Talk Title: Machine Learning and Deep Learning Approaches for Gene Regulatory Network Inference in Plant Species
Talk Abstract: The construction of gene regulatory networks (GRNs) is vital for understanding the regulation of metabolic pathways, biological processes, and complex traits during plant growth and responses to environmental cues and stresses. The increasing availability of public databases has facilitated the development of numerous methods for inferring gene regulatory relationships between transcription factors and their targets. However, there is limited research on supervised learning techniques that utilize available regulatory relationships of plant species in public databases.
This study investigates the potential of machine learning (ML), deep learning (DL), and hybrid approaches for constructing GRNs in plant species, specifically Arabidopsis thaliana, poplar, and maize. Challenges arise due to limited training data for gene regulatory pairs, especially in less-studied species such as poplar and maize. Nonetheless, our results demonstrate that hybrid models integrating ML and artificial neural network (ANN) techniques significantly outperformed traditional methods in predicting gene regulatory relationships.
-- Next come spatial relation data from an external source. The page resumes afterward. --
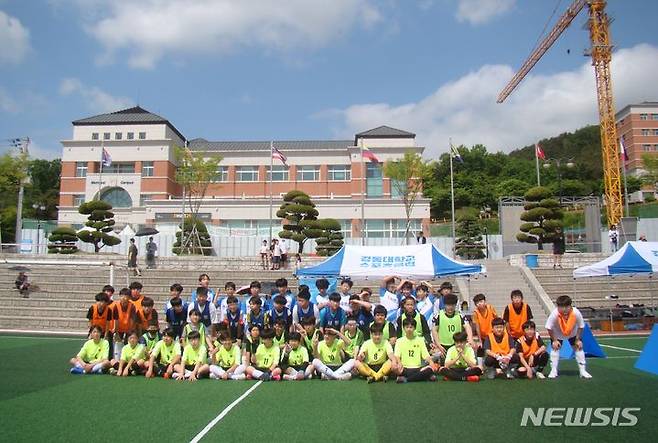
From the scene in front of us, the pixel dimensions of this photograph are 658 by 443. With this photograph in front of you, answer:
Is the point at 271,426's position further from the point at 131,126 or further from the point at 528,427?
the point at 131,126

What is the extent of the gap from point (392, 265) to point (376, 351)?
5.96 metres

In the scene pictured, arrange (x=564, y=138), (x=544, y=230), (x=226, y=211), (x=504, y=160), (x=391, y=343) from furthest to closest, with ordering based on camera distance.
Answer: (x=564, y=138) < (x=504, y=160) < (x=226, y=211) < (x=544, y=230) < (x=391, y=343)

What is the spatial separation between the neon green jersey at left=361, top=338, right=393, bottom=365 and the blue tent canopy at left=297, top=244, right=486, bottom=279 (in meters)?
5.67

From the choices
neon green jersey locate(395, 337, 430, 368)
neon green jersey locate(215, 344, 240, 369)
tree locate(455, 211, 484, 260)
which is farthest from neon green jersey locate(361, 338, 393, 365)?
tree locate(455, 211, 484, 260)

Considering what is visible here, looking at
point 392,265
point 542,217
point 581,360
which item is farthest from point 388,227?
point 581,360

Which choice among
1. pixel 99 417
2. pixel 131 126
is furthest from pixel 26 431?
pixel 131 126

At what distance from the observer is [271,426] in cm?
611

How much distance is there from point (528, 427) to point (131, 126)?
50765 mm

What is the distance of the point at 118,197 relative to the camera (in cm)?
4875

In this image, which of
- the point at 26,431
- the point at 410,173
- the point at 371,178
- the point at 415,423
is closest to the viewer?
the point at 26,431

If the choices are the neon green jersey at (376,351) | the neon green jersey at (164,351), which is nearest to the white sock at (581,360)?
the neon green jersey at (376,351)

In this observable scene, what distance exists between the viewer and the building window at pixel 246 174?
5097 cm

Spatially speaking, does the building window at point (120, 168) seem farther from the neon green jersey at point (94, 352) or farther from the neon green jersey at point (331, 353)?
the neon green jersey at point (331, 353)

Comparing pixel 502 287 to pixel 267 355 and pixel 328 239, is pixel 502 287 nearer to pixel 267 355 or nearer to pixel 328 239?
pixel 328 239
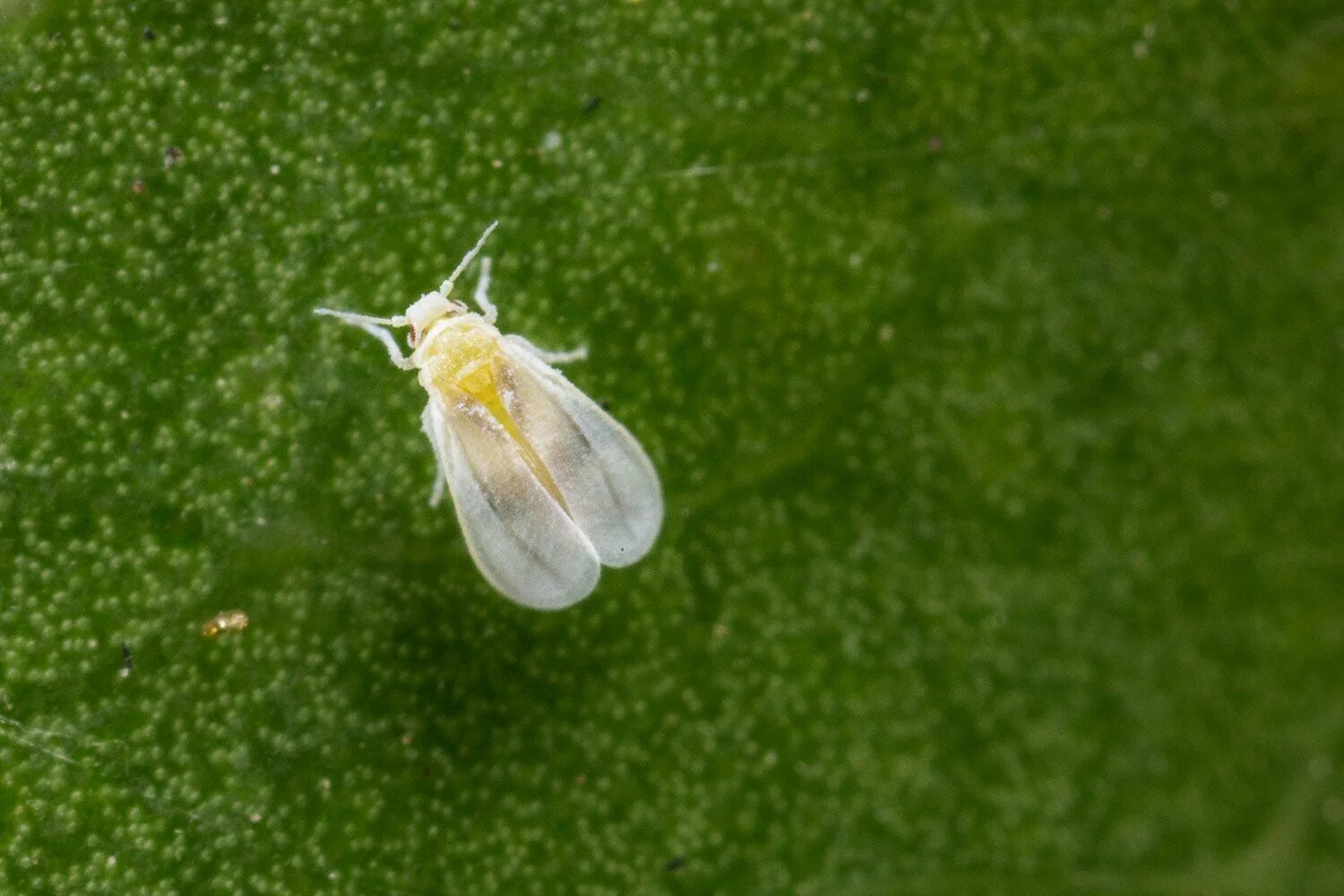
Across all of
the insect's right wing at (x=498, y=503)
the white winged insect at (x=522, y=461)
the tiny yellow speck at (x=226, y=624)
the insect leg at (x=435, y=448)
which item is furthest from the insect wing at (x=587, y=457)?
the tiny yellow speck at (x=226, y=624)

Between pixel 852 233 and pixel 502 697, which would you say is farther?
pixel 852 233

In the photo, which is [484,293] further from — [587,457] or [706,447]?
[706,447]

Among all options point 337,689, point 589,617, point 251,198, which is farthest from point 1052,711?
point 251,198

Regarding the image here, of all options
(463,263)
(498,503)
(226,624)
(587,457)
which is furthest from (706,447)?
(226,624)

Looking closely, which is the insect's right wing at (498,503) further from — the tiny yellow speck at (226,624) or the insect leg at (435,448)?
the tiny yellow speck at (226,624)

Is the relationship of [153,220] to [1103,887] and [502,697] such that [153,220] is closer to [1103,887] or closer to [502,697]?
[502,697]

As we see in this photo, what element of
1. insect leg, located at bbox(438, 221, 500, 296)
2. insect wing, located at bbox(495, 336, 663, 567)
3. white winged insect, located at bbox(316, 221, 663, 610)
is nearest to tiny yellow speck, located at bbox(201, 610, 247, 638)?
white winged insect, located at bbox(316, 221, 663, 610)
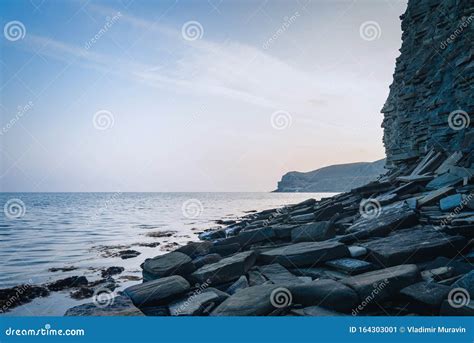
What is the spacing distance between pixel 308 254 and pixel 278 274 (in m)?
0.76

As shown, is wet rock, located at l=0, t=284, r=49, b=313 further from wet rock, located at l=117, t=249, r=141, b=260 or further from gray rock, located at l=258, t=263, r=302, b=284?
gray rock, located at l=258, t=263, r=302, b=284

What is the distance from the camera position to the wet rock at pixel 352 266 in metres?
5.27

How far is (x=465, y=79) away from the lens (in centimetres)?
1027

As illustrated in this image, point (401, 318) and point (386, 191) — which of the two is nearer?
point (401, 318)

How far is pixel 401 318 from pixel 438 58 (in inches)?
482

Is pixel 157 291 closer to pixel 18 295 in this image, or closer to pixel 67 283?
pixel 67 283

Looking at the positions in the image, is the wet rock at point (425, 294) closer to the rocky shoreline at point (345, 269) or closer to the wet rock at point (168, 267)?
the rocky shoreline at point (345, 269)

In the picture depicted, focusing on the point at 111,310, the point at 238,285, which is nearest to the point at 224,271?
the point at 238,285

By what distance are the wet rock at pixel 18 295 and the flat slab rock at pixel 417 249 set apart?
735cm

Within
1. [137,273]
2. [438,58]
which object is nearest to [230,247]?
[137,273]

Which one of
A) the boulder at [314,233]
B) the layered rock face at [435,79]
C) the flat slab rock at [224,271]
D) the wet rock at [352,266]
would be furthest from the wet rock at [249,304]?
the layered rock face at [435,79]

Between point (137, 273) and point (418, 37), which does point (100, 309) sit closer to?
point (137, 273)

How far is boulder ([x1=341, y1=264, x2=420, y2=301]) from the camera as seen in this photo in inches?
167

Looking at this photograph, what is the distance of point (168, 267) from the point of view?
21.5ft
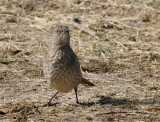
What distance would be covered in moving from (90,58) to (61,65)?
9.01ft

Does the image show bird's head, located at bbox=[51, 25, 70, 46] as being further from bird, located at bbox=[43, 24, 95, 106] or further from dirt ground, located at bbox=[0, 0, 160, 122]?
dirt ground, located at bbox=[0, 0, 160, 122]

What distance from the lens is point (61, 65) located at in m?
5.86

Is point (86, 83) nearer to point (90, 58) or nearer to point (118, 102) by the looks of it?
point (118, 102)

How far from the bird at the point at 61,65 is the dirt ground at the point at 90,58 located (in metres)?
0.37

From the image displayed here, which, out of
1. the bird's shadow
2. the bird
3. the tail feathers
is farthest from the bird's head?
the bird's shadow

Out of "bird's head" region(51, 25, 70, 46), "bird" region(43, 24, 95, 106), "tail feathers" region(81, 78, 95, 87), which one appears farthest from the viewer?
"tail feathers" region(81, 78, 95, 87)

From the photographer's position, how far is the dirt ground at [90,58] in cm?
573

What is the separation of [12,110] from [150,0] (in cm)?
820

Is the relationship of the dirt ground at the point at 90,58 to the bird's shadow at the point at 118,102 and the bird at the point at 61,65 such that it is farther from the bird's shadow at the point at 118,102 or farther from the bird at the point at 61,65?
the bird at the point at 61,65

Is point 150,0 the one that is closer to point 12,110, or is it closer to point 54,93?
point 54,93

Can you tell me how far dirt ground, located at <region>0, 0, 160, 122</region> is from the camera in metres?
5.73

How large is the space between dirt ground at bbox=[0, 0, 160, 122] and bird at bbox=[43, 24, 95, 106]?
0.37 m

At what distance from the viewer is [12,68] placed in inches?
306

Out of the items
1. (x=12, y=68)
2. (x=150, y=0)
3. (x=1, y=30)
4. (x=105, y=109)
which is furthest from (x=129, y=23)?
(x=105, y=109)
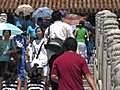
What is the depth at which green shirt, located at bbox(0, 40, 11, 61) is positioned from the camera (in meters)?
13.5

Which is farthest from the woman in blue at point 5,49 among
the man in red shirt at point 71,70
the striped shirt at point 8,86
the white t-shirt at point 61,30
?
the man in red shirt at point 71,70

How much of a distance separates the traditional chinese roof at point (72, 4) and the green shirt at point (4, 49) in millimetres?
15652

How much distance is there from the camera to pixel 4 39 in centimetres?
1380

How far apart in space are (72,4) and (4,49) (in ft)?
57.0

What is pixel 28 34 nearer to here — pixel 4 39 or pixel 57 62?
pixel 4 39

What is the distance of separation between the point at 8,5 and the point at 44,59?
17735mm

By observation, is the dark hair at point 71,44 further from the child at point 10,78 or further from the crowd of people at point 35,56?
the child at point 10,78

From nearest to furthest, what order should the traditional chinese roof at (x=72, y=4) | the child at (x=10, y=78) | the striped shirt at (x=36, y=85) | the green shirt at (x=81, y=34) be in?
the striped shirt at (x=36, y=85)
the child at (x=10, y=78)
the green shirt at (x=81, y=34)
the traditional chinese roof at (x=72, y=4)

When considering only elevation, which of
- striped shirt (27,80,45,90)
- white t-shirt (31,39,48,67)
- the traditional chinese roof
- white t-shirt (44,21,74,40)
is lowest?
striped shirt (27,80,45,90)

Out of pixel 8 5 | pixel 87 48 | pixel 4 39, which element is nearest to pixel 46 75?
pixel 4 39

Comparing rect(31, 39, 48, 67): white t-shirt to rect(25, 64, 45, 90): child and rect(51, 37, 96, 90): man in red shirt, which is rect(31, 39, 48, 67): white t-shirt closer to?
rect(25, 64, 45, 90): child

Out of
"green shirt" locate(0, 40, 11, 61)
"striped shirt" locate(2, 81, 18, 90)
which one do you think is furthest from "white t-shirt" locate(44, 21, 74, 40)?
"green shirt" locate(0, 40, 11, 61)

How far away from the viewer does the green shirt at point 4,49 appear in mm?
13469

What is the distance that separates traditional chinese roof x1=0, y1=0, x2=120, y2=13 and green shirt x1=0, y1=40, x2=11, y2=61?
15.7 meters
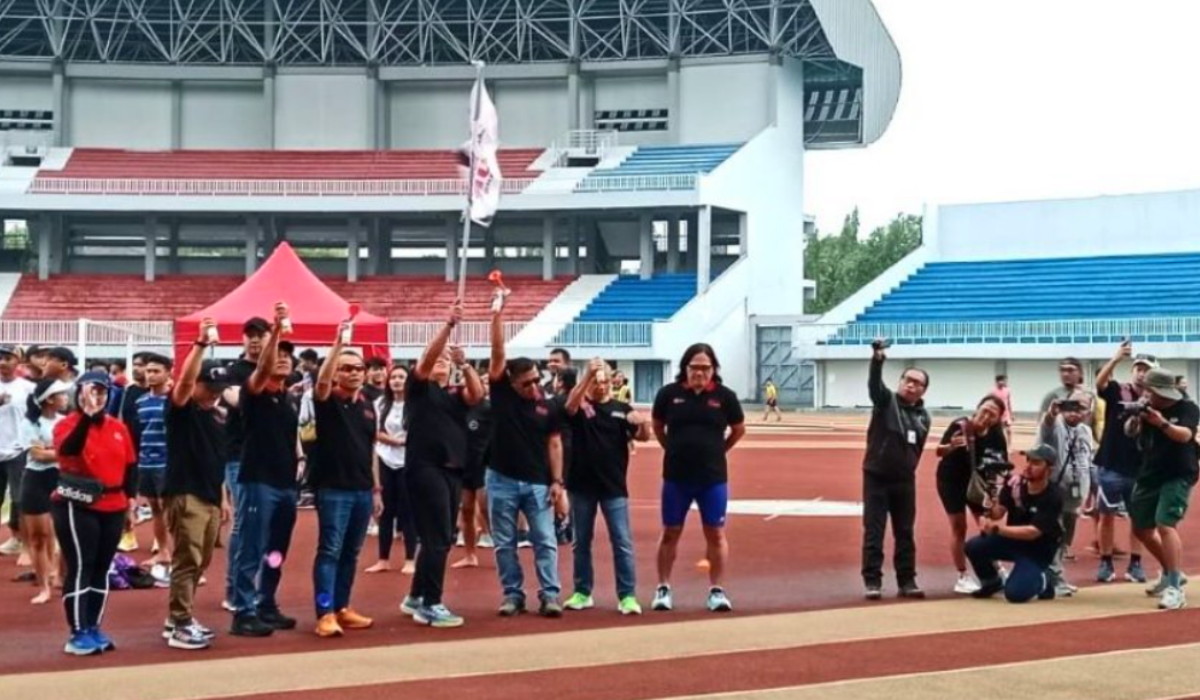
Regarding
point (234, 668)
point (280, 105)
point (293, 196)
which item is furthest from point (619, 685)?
point (280, 105)

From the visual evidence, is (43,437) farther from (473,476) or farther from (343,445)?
(473,476)

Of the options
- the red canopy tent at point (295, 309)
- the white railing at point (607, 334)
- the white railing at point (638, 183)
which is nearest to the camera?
the red canopy tent at point (295, 309)

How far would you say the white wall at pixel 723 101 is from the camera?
2240 inches

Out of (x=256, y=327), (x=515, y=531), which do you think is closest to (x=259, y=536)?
(x=256, y=327)

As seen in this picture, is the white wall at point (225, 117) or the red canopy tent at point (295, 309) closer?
the red canopy tent at point (295, 309)

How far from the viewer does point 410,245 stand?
58562 mm

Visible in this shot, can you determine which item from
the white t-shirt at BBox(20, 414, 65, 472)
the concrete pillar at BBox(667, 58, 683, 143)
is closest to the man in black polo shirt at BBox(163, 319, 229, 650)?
the white t-shirt at BBox(20, 414, 65, 472)

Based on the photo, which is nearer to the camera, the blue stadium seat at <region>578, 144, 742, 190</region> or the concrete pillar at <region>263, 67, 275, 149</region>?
the blue stadium seat at <region>578, 144, 742, 190</region>

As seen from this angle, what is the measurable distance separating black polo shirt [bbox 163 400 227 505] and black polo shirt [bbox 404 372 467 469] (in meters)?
1.32

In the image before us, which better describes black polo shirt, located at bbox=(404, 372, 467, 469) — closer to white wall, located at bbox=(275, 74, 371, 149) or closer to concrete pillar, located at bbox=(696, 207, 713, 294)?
concrete pillar, located at bbox=(696, 207, 713, 294)

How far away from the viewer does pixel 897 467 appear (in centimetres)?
1215

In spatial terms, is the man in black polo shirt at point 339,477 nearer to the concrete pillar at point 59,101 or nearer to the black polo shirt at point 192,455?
the black polo shirt at point 192,455

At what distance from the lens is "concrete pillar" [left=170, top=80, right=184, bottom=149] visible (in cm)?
5900

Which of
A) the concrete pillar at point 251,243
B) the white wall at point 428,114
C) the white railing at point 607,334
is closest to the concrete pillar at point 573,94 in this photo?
the white wall at point 428,114
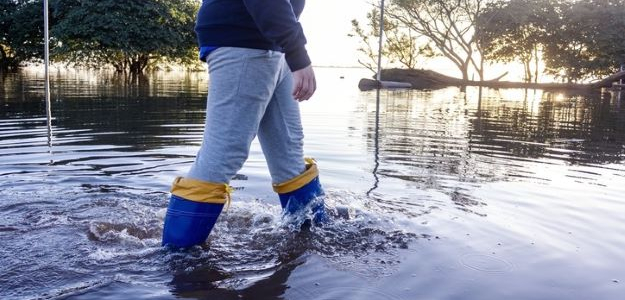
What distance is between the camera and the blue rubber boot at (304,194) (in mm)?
2545

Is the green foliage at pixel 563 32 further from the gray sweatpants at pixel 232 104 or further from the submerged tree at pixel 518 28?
the gray sweatpants at pixel 232 104

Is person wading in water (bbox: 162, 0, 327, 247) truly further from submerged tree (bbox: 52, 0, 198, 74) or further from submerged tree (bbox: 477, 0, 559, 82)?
submerged tree (bbox: 477, 0, 559, 82)

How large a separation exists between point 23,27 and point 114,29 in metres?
9.73

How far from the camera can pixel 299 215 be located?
258cm

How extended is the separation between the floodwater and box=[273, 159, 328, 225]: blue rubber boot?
9cm

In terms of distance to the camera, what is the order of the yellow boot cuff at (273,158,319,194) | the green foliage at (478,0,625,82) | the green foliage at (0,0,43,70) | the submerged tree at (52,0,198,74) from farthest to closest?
the green foliage at (0,0,43,70), the green foliage at (478,0,625,82), the submerged tree at (52,0,198,74), the yellow boot cuff at (273,158,319,194)

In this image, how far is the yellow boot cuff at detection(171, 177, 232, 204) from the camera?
212 centimetres

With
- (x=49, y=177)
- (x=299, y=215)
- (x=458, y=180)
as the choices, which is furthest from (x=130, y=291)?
(x=458, y=180)

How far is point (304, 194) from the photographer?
257 centimetres

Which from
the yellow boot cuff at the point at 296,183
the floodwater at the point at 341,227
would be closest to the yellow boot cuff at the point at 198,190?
the floodwater at the point at 341,227

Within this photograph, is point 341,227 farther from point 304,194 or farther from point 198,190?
point 198,190

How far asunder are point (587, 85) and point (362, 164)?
22.3 meters

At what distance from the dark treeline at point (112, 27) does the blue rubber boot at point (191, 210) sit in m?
23.9

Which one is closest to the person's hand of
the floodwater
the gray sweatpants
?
the gray sweatpants
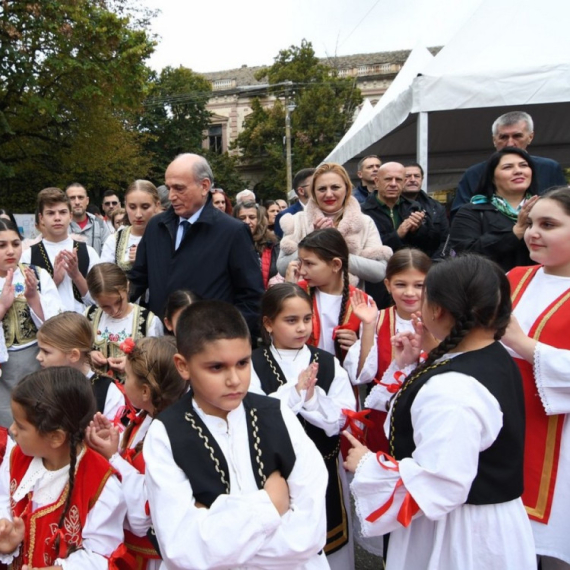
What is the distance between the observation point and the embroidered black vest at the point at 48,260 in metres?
4.46

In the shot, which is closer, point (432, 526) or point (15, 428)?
point (432, 526)

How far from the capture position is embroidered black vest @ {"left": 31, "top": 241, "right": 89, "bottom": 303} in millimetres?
4465

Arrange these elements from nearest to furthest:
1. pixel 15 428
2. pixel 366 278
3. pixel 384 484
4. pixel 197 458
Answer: pixel 197 458
pixel 384 484
pixel 15 428
pixel 366 278

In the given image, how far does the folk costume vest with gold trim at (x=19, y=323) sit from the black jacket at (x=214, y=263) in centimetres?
93

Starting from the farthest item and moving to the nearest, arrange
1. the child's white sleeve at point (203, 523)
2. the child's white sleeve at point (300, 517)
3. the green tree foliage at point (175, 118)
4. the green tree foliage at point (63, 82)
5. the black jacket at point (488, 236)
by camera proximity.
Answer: the green tree foliage at point (175, 118), the green tree foliage at point (63, 82), the black jacket at point (488, 236), the child's white sleeve at point (300, 517), the child's white sleeve at point (203, 523)

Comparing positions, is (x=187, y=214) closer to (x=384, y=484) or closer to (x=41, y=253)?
(x=41, y=253)

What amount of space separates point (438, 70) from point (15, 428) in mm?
4545

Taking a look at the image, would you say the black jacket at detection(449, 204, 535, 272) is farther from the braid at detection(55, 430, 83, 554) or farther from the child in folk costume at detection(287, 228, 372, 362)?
the braid at detection(55, 430, 83, 554)

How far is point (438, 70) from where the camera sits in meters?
5.18

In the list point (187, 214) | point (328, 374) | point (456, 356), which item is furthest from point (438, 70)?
point (456, 356)

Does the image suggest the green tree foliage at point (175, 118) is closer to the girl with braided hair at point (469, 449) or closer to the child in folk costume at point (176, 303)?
the child in folk costume at point (176, 303)

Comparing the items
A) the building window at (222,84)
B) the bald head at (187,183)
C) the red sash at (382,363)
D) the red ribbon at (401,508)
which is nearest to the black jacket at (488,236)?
the red sash at (382,363)

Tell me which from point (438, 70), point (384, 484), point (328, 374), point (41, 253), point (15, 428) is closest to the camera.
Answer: point (384, 484)

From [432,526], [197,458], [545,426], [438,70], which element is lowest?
[432,526]
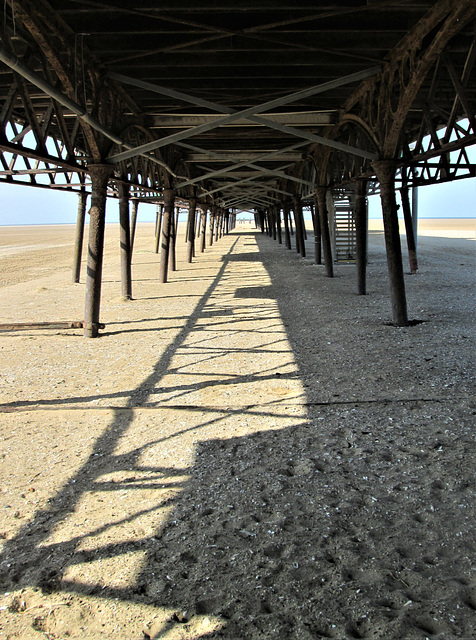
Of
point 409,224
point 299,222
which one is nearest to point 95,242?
point 409,224

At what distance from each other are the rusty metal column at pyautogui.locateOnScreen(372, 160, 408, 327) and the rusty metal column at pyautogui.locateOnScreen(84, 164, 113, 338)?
175 inches

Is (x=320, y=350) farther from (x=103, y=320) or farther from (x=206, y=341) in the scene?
(x=103, y=320)

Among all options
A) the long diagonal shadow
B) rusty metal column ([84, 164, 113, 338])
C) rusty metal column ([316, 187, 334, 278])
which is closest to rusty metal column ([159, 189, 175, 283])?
rusty metal column ([316, 187, 334, 278])

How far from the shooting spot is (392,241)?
891cm

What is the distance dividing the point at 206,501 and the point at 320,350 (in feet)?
13.4

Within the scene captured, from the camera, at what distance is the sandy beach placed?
2580 millimetres

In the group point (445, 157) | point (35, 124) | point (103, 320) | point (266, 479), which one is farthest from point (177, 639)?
point (445, 157)

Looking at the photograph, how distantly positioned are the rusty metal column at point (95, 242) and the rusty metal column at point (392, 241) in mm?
4455

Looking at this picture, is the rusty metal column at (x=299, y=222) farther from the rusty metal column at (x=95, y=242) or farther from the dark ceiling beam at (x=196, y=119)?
the rusty metal column at (x=95, y=242)

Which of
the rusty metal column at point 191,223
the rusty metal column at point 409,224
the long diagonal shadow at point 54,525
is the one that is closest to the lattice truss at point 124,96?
the rusty metal column at point 409,224

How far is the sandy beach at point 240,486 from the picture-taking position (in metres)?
2.58

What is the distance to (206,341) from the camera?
8.20 meters

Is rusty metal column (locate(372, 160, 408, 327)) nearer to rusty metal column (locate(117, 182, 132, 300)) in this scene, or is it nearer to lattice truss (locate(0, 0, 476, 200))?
lattice truss (locate(0, 0, 476, 200))

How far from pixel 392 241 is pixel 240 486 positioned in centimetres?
623
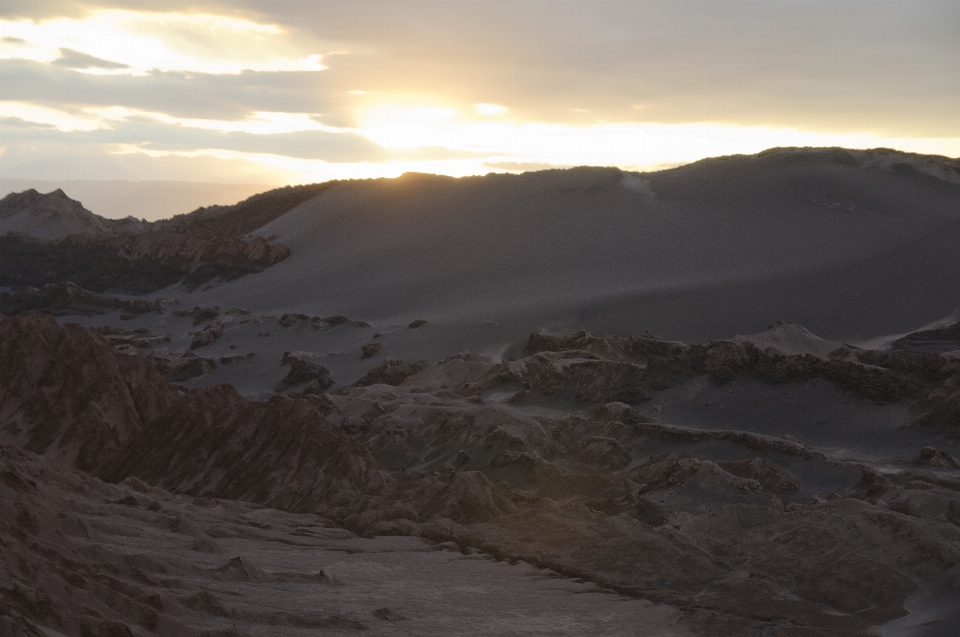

The best-performing hybrid models achieved over 95% accuracy on holdout test datasets, surpassing traditional ML and ANN models and also showed good accuracy on lignin biosynthesis pathway analysis.
Employing transfer learning techniques, this study has also successfully transferred the known knowledge of gene regulation from one species to another, substantially improving performance and manifesting the viability of cross-species learning using deep learning-based approaches. This study contributes to the methodology for growing body of knowledge in GRN prediction and construction for plant species, highlighting the value of adopting hybrid models and transfer learning techniques. This study and the results will help to pave a way for future research on how to learn from known to unknown and will be conductive to the advance of modern genomics and bioinformatics.